[Data excerpt Boundary: Start]

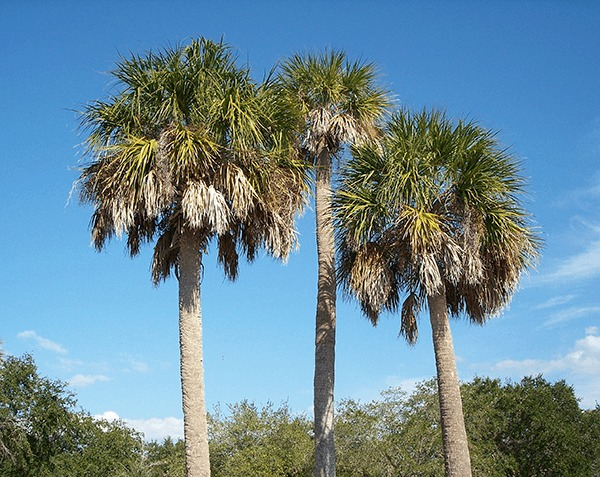 South Carolina State Tree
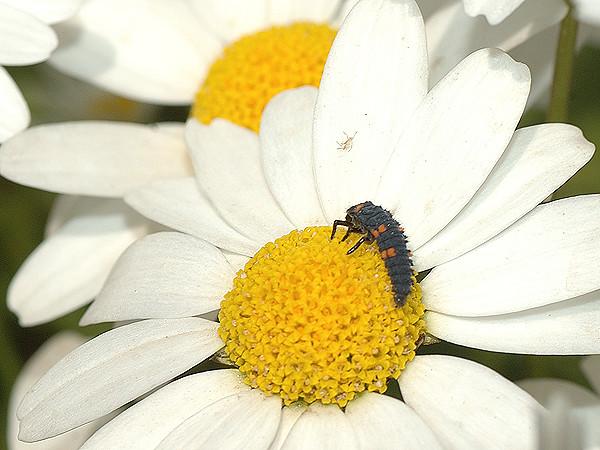 ノースポールにとまるてんとう虫の幼虫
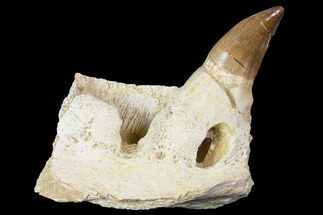 Buy Mosasaur (Prognathodon) Jaw Section With Unerupted Tooth - #150160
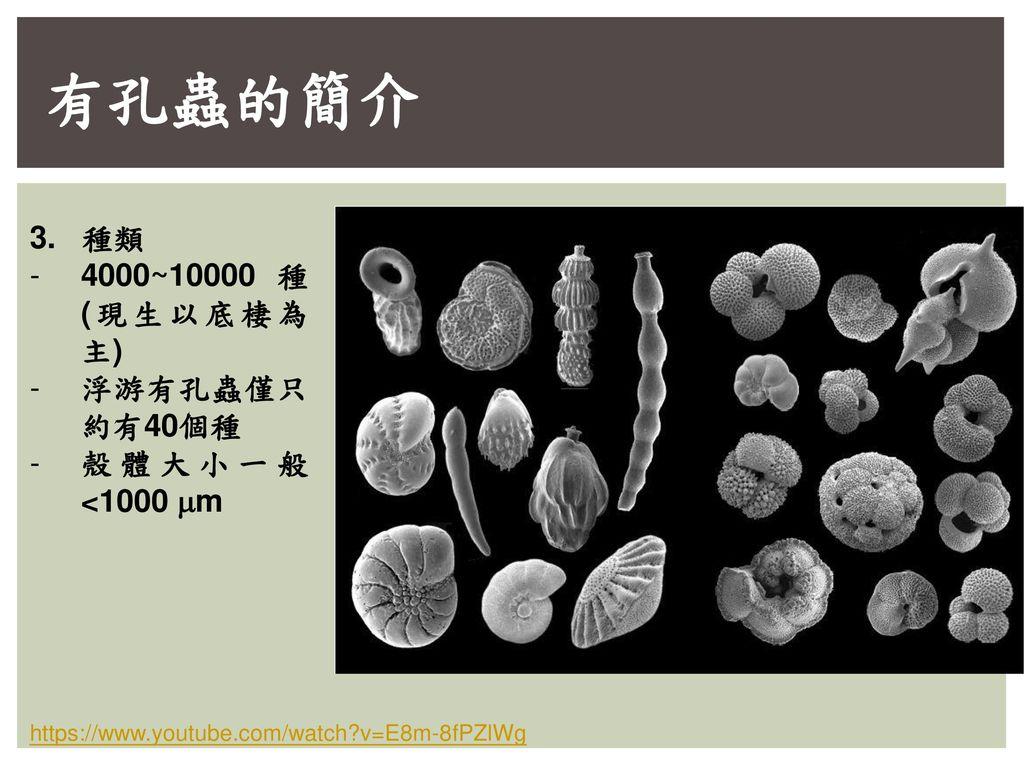 有孔蟲的簡介 3. 種類 4000~10000 種 (現生以底棲為主) 浮游有孔蟲僅只約有40個種 殼體大小一般<1000 mm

[Data excerpt Boundary: End]

Problem requirements
Pictures are to be omitted. The lines from the line holding "Buy Mosasaur (Prognathodon)" through the closing line of the data above are to be set down exactly, and nothing more.

Answer to the exercise
 Buy Mosasaur (Prognathodon) Jaw Section With Unerupted Tooth - #150160
 有孔蟲的簡介 3. 種類 4000~10000 種 (現生以底棲為主) 浮游有孔蟲僅只約有40個種 殼體大小一般<1000 mm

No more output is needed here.